During a brief court appearance that was supposed to determine whether Cook’s $150,000 bail amount would be removed so that he could be held without bond, the defendant told the judge he didn’t need an attorney, saying that he was “doing okay.”
He later decided to accept the help of the county public defender rather than try to represent himself.
However, Cook also suggested during the hearing that the “wrong picture” of him was being presented and that he was anxious to “get to the bottom of it.”
The mental health evaluation will need to be completed before any more court proceedings can be carried out.
“I mean, it can take as long as several weeks,” said Gibbons. “It depends on the workload of the evaluator, and that’s something beyond our control.”
Cook is charged with one count of making a terrorist threat and one count of material support for terrorism.

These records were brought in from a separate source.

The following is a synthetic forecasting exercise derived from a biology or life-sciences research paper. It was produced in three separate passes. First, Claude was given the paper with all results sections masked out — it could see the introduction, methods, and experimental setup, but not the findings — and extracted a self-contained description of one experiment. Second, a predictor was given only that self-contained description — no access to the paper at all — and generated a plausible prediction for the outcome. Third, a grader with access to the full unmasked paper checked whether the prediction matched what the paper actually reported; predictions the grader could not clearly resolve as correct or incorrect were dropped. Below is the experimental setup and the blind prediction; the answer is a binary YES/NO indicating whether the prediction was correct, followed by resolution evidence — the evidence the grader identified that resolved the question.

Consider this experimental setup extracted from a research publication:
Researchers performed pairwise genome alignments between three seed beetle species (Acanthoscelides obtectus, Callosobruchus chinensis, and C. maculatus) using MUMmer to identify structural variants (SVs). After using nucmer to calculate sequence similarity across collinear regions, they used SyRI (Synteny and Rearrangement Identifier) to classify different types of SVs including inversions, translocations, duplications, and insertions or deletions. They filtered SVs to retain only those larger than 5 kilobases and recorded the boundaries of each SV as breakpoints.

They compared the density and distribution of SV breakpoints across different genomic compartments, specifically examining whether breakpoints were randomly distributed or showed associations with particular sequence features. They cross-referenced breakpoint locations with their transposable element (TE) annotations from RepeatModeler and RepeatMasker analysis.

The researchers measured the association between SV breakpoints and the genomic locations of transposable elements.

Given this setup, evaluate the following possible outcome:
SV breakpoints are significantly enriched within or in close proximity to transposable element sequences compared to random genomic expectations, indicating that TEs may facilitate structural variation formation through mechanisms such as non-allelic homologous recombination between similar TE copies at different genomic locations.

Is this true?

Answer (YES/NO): YES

He could face up to 70 years in prison if convicted on both felony charges.
Cook is accused of being in contact through social media with an as-yet unnamed terrorist organization, which he planned to help carry out terrorist attacks on at least three locations in the Madison County area.
State’s Attorney Gibbons says even though Cook’s bond officially remains at $150,000, there’s no chance of him getting out of prison during the mental evaluation process.
“He technically is being held without bond right now,” Gibbons explained. “The court has determined that he may not be released. Even if someone were to show up with $150,000 in cash he would not get out of jail.”
Gibbons said that satisfies law enforcers’ immediate concerns that Cook stays off the street and that the community-at-large remains safe.